Actieplan gericht op herstel roggelelie
Afgelopen woensdag 3 juli 2019 vertelde Bertil Zoer van Het Drentse Landschap voor RTV Drenthe, dat de organisatie gaat proberen om de roggelelie, waarvan er dus nu maar twee in het Reestdal staan weer terug te brengen in het landschap. ´Honderd jaar geleden stonden er duizenden bloemen per veld, nu staan in heel Drenthe nog maar twee bloemen die hier op natuurlijke wijze zijn uitgekomen´
Om de populatie weer te laten groeien is een actieplan opgezet door Het Drentse Landschap, terreinbeheerders, Natuurmonumenten en Staatsbosbeheer. Er wordt onderzocht waarom het aantal roggelelies niet toeneemt en welke omstandigheden er nodig zijn om het de bloem naar de zin te maken. Met mogelijke subsidies van onder andere de provincie en een crowdfundingsactie hoopt Het Drentse Landschap de bloem over 10 jaar weer volop terug te zien op akkers in het Reestdal en daarbuiten.

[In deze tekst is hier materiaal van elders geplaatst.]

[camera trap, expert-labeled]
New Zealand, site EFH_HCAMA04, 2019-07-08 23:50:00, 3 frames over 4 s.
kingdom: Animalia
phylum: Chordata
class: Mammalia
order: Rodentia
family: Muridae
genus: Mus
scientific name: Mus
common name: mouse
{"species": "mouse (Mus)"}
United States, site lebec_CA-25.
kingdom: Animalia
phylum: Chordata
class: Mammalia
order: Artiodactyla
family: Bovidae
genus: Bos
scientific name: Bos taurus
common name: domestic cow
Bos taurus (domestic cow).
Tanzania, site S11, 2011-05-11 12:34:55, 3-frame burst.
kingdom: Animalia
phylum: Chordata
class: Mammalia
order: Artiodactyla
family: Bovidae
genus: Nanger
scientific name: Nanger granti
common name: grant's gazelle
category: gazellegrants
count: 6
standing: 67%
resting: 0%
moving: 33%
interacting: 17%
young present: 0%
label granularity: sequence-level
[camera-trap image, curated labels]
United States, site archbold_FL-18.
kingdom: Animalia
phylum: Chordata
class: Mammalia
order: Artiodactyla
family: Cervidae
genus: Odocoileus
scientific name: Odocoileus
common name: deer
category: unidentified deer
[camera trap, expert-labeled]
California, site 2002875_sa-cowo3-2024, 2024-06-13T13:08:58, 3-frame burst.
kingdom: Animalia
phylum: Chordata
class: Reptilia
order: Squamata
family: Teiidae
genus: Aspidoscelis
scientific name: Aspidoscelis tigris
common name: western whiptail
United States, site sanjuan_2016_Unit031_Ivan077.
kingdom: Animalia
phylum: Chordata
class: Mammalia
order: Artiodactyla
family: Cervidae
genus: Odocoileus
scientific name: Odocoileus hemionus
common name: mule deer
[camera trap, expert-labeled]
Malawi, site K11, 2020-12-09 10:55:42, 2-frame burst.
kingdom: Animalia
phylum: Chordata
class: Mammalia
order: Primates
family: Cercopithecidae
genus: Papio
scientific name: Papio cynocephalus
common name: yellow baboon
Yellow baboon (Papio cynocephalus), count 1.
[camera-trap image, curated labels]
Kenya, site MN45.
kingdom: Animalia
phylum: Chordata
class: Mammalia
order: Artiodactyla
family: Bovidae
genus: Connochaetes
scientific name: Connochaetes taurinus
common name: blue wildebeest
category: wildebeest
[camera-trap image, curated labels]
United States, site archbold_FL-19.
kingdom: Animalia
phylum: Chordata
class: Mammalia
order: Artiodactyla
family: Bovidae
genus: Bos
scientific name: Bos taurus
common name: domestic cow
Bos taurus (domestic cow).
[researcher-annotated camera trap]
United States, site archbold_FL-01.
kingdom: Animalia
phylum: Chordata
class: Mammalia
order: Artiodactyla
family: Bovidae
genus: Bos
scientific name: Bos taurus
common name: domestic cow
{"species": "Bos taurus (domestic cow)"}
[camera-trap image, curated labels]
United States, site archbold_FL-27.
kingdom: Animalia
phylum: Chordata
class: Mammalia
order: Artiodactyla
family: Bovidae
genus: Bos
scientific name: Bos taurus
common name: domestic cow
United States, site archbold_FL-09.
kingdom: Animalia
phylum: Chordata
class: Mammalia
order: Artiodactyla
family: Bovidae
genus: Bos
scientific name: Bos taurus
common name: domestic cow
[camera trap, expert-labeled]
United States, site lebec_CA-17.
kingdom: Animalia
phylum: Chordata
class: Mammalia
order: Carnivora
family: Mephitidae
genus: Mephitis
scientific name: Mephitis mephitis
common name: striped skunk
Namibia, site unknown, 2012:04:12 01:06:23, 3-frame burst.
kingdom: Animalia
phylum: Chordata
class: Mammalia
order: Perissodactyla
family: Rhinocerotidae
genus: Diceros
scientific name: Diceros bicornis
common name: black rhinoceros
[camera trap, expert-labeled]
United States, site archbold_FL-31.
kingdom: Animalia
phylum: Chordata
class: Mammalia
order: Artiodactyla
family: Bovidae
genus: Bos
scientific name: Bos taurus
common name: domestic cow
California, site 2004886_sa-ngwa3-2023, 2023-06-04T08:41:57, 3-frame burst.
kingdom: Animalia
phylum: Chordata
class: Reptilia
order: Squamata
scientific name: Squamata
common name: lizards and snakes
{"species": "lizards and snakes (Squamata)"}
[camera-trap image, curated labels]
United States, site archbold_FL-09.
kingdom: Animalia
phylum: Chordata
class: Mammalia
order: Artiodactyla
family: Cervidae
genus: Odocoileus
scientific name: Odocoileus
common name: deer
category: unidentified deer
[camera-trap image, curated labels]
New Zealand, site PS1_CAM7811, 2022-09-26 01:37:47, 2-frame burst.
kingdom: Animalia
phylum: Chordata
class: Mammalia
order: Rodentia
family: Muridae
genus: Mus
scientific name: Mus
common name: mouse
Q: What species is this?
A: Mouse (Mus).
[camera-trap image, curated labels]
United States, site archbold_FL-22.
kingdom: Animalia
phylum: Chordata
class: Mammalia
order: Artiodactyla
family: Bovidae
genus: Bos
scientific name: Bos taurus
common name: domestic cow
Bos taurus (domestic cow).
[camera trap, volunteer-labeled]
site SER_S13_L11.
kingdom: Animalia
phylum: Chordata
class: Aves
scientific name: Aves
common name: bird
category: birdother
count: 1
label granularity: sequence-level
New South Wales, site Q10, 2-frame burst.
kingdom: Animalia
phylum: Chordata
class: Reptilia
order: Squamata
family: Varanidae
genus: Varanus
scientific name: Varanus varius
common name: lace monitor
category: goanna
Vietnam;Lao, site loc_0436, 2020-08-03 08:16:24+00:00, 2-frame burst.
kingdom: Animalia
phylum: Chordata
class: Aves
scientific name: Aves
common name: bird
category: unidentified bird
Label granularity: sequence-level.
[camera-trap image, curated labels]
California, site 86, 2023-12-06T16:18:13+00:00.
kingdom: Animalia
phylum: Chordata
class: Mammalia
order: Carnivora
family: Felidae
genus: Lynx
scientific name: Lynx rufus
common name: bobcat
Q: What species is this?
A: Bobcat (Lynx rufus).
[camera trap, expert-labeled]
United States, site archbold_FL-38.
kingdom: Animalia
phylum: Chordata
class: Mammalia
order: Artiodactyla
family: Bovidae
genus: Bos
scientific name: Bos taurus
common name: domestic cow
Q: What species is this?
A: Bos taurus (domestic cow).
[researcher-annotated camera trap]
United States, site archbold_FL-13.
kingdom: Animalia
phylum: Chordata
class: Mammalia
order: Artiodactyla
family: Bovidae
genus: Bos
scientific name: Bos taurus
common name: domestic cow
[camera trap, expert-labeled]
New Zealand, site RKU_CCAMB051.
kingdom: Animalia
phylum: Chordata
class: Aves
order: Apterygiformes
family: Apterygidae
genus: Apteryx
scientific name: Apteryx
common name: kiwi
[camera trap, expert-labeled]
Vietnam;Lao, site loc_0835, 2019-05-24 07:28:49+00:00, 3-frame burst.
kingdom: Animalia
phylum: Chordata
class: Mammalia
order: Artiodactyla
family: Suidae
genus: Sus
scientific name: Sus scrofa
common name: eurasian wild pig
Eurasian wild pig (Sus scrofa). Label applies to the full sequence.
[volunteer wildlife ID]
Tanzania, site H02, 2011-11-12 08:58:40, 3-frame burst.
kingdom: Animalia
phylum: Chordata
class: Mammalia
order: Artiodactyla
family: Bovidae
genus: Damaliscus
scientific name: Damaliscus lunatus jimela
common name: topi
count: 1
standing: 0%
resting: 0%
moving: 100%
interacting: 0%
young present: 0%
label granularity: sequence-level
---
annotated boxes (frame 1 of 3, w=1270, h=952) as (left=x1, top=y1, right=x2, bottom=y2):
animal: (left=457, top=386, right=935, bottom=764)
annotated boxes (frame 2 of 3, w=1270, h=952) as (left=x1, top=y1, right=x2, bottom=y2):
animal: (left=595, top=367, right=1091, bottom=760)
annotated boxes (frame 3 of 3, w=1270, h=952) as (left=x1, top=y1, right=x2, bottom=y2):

Je moet er voor naar Duitsland
Om meer dan twee roggelelies in een graanakker te zien bloeien moet je in juni/juli naar Duitsland. Zo´n 100 km ten zuidoosten van Hamburg ligt Govelin. Daar woont het echtpaar Bergmann dat op een kleinschalige manier is blijven boeren. In hun roggeakkers staan de roggelelies nog bij bosjes te bloeien. Liefhebbers en plantendeskundigen uit Nederland komen er regelmatig kijken. De Bergmanns worden in hun omgeving als ouderwetse boeren neergezet, maar bewijzen gewoon dat landbouw en natuur heel goed te combineren is.
Indicatorsoort
De aanwezigheid van roggelelies zegt ook iets over het lokale ecosysteem. Komt de roggelelie in het landschap voor, dan gonst het er ook van insecten, merk je ook al gauw dat de akkervogels niet verdwenen zijn en kleuren de bermen bont en blauw. Dit ecosysteem rond de oeroude akker, zoals we dat in ons land honderd jaar geleden nog op zoveel plekken kenden, het is er helaas nauwelijks meer. Je moet er voor naar natuurreservaten. Organisaties als Het Drentse Landschap en Landschap Overijssel zaaien ieder jaar op kleine essen (akkers) in het Reestdal winterrogge in. De akkers worden beheerd als vroeger. Een zesjarige cyclus, waarin de es een jaar braak ligt, geen gewasbeschermingsmiddelen, zo nu en dan een beetje stalmest en niet te diep ploegen. Hier zou het dan moeten gebeuren ! Wat Het Drents Landschap, samen met andere organisaties gaat doen om de oranje tinten weer terug in de rogge te krijgen is nog niet helemaal duidelijk. De kans , dat het een lastig proces wordt is groot. Een experiment van Staatsbosbeheer in het dal van de Drentsche Aa liep op een teleurstelling uit. Misschien dat het in het Reestdal wel wil lukken.